Mittwoch, 20. August 2014

Amerika und Europa-Klischees im Test

Ich weiß nicht, wer geschockter vom jeweils anderen ist: ich von Seattle oder Seattle von mir. Ich steige aus dem Bus, brauche Wegeleitungsinfos und werde zwei mal nacheinander von Seattlern richtig frostig behandelt - die schöne Chinesin schaut mich an, als würden auf mir kleine widerliche Tierchen hausen, und die Intellektuelle, als hätte ich offensichtlich den Verstand verloren. Da erwartet man amerikanische Freundlichkeit und dann sowas! Aber so ist das mit den Klischees: sie stehen immer massiv im Weg rum.

Das verändert sich auch nicht, als ich schließlich an der South. Brandon Street aussteige. Nachdem ich mich durch eine dicke Duftwolke gekämpft habe (Gott sei Dank hat mich Vancouver auf so Einiges vorbereitet, hier bietet die Cannabis Clinic für Neukunden "1 Gram for free" an), beschließe ich, schnell noch eine zu rauchen, bevor ich meiner Airbnb-Gastgeberin die Hand schüttle. Ich laufe also rauchend mit dem überdimensionierten Rucksack und von der Seitenstraße kommt eine dicke, blonde Amerikanerin den Hügel hoch, eine schwere Pappschachtel tragend. Da stehen wir also kurz: die beiden Klischees USA und uraltes, altmodisches Europa. Und wir wissen gar nicht, wie uns plötzlich geschehen ist.

In der nächsten halben Stunden bestätigt sich ihr Bild des Unverständlichen, europäisch Fremden: kein Smartphone, quasi führerscheinlos und dann auch noch Vegetarierin. "Well, if you are a vegetarian, then I'm the opposite. I eat a lot of meat, I mean A LOT" entgegnet sie selbstbewusst, die mit Bacon und Käse triefenden Nachos in sich reinstopfend, die sie sich grad auf dem Heimweg nach der Pediküre gegönnt hat. Auch abseits ihrer Essensgewohnheiten scheint sie mir äußerst repräsentativ zu sein - ein seltsames Gefühl ist das, gleichzeitig beruhigend - weil so konform mit den eigenen Vorurteilen - und gleichzeitig erschütternd in seiner schablonenhaften Trivialität, immer die Dinge vorzufinden, die man ja eigentlich schon erwartet. Überall im Haus befinden sich jedenfalls Familienbilder der properen Familie, blondiert, drapiert, lächelnd.

Danach offenbaren sich jedoch sympathische Nerdismen und etwaige, politisch sympathische Ansichten. Julie hat dem Game of Thrones Fandom eine richtige Krone aufgesetzt: auf ihrer Wade prang ein Tattoo mit den Worten A READER LIVES A THOUSAND LIVES. Der Nerd Julie arbeitet im Health Care Management und ist deswegen kaum zu Hause. Ist sie zuhause, dann läuft Game of Thrones.

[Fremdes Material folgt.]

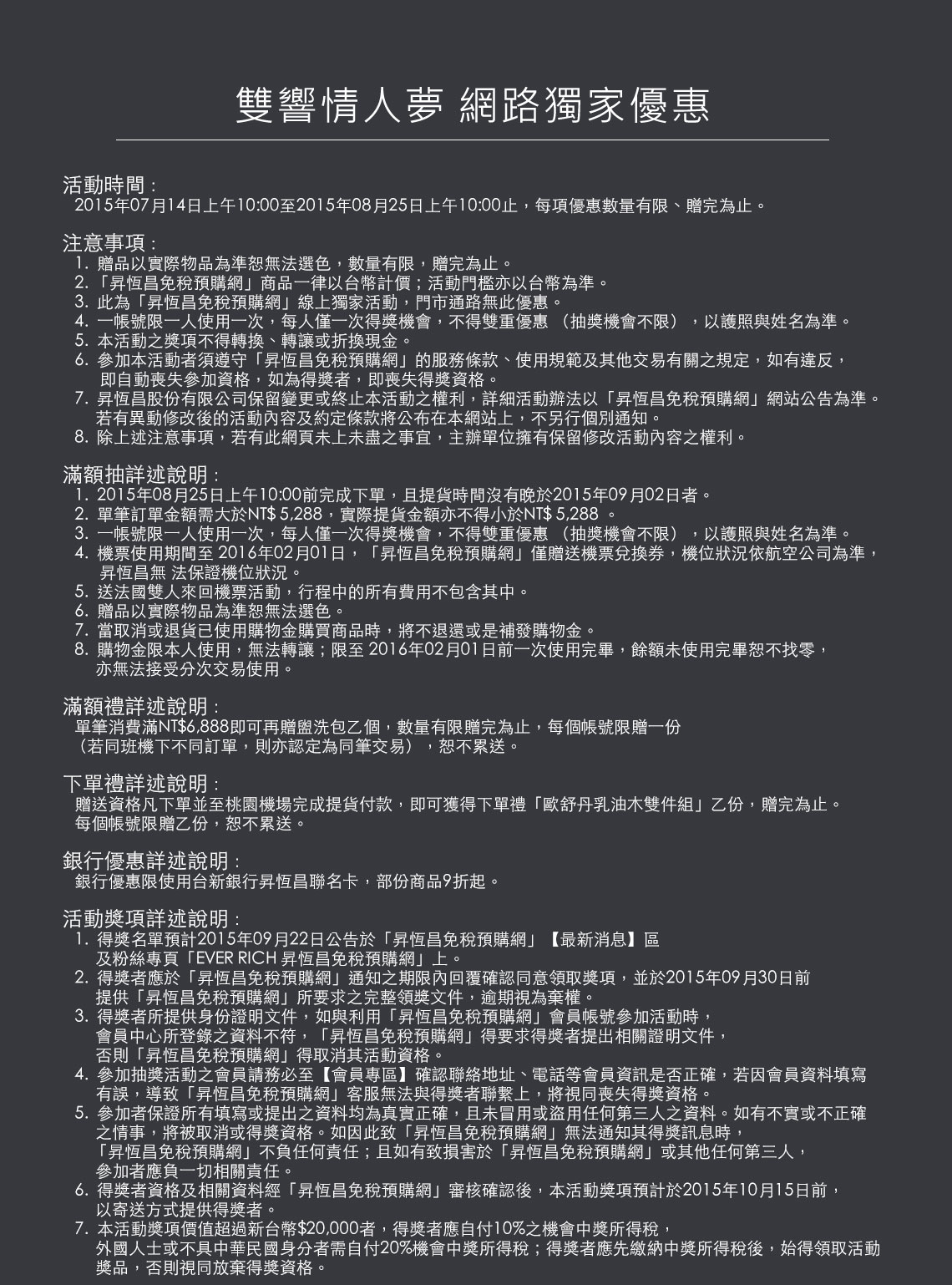 雙響情人夢 網路獨家優惠

活動時間：
2015年07月14日上午10:00至2015年08月25日上午10:00止，每項優惠數量有限、贈完為止。

注意事項：
1. 贈品以實際物品為準恕無法選色，數量有限，贈完為止。
2. 「昇恆昌免稅預購網」商品一律以台幣計價；活動門檻亦以台幣為準。
3. 此為「昇恆昌免稅預購網」線上獨家活動，門市通路無此優惠。
4. 一帳號限一人使用一次，每人僅一次得獎機會，不得雙重優惠 （抽獎機會不限），以護照與姓名為準。
5. 本活動之獎項不得轉換、轉讓或折換現金。
6. 參加本活動者須遵守「昇恆昌免稅預購網」的服務條款、使用規範及其他交易有關之規定，如有違反，即自動喪失參加資格，如為得獎者，即喪失得獎資格。
7. 昇恆昌股份有限公司保留變更或終止本活動之權利，詳細活動辦法以「昇恆昌免稅預購網」網站公告為準。若有異動修改後的活動內容及約定條款將公布在本網站上，不另行個別通知。
8. 除上述注意事項，若有此網頁未上未盡之事宜，主辦單位擁有保留修改活動內容之權利。

滿額抽詳述說明：
1. 2015年08月25日上午10:00前完成下單，且提貨時間沒有晚於2015年09月02日者。
2. 單筆訂單金額需大於NT$ 5,288，實際提貨金額亦不得小於NT$ 5,288 。
3. 一帳號限一人使用一次，每人僅一次得獎機會，不得雙重優惠 （抽獎機會不限），以護照與姓名為準。
4. 機票使用期間至 2016年02月01日，「昇恆昌免稅預購網」僅贈送機票兌換券，機位狀況依航空公司為準，昇恆昌無 法保證機位狀況。
5. 送法國雙人來回機票活動，行程中的所有費用不包含其中。
6. 贈品以實際物品為準恕無法選色。
7. 當取消或退貨已使用購物金購買商品時，將不退還或是補發購物金。
8. 購物金限本人使用，無法轉讓；限至 2016年02月01日前一次使用完畢，餘額未使用完畢恕不找零，亦無法接受分次交易使用。

滿額禮詳述說明：
單筆消費滿NT$6,888即可再贈盥洗包乙個，數量有限贈完為止，每個帳號限贈一份（若同班機下不同訂單，則亦認定為同筆交易），恕不累送。

下單禮詳述說明：
贈送資格凡下單並至桃園機場完成提貨付款，即可獲得下單禮「歐舒丹乳油木雙件組」乙份，贈完為止。每個帳號限贈乙份，恕不累送。

銀行優惠詳述說明：
銀行優惠限使用台新銀行昇恆昌聯名卡，部份商品9折起。

活動獎項詳述說明：
1. 得獎名單預計2015年09月22日公告於「昇恆昌免稅預購網」【最新消息】區及粉絲專頁「EVER RICH 昇恆昌免稅預購網」上。
2. 得獎者應於「昇恆昌免稅預購網」通知之期限內回覆確認同意領取獎項，並於2015年09月30日前提供「昇恆昌免稅預購網」所要求之完整領獎文件，逾期視為棄權。
3. 得獎者所提供身份證明文件，如與利用「昇恆昌免稅預購網」會員帳號參加活動時，會員中心所登錄之資料不符，「昇恆昌免稅預購網」得要求得獎者提出相關證明文件，否則「昇恆昌免稅預購網」得取消其活動資格。
4. 參加抽獎活動之會員請務必至【會員專區】確認聯絡地址、電話等會員資訊是否正確，若因會員資料填寫有誤，導致「昇恆昌免稅預購網」客服無法與得獎者聯繫上，將視同喪失得獎資格。
5. 參加者保證所有填寫或提出之資料均為真實正確，且未冒用或盜用任何第三人之資料。如有不實或不正確之情事，將被取消或得獎資格。如因此致「昇恆昌免稅預購網」無法通知其得獎訊息時，「昇恆昌免稅預購網」不負任何責任；且如有致損害於「昇恆昌免稅預購網」或其他任何第三人，參加者應負一切相關責任。
6. 得獎者資格及相關資料經「昇恆昌免稅預購網」審核確認後，本活動獎項預計於2015年10月15日前，以寄送方式提供得獎者。
7. 本活動獎項價值超過新台幣$20,000者，得獎者應自付10%之機會中獎所得稅，外國人士或不具中華民國身分者需自付20%機會中獎所得稅；得獎者應先繳納中獎所得稅後，始得領取活動獎品，否則視同放棄得獎資格。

Dass sie am Arsch der Stadt wohnt, stört sie nicht - und alle airbnbgäste bis auf die seltsame Europäerin hätten ja auch schließlich Autos. Allerdings würden manchmal Anfragen kommen, ob sich hinter der von ihr beschriebenen Diverse Neighborhood irgendwelche messerstechenden Gangsterklischees verbergen könnten. "And then I usually write back: with diverse I mean multi-ethnic, I feel save and finde and so should you. I mean there are lots of black people, but if you've got a problem with that, that probably means you're racist." Am Freitag will sie mit einer Freundin in ein chinesisches Restaurant Karaoke singen gehen - da gehe ich natürlich mit.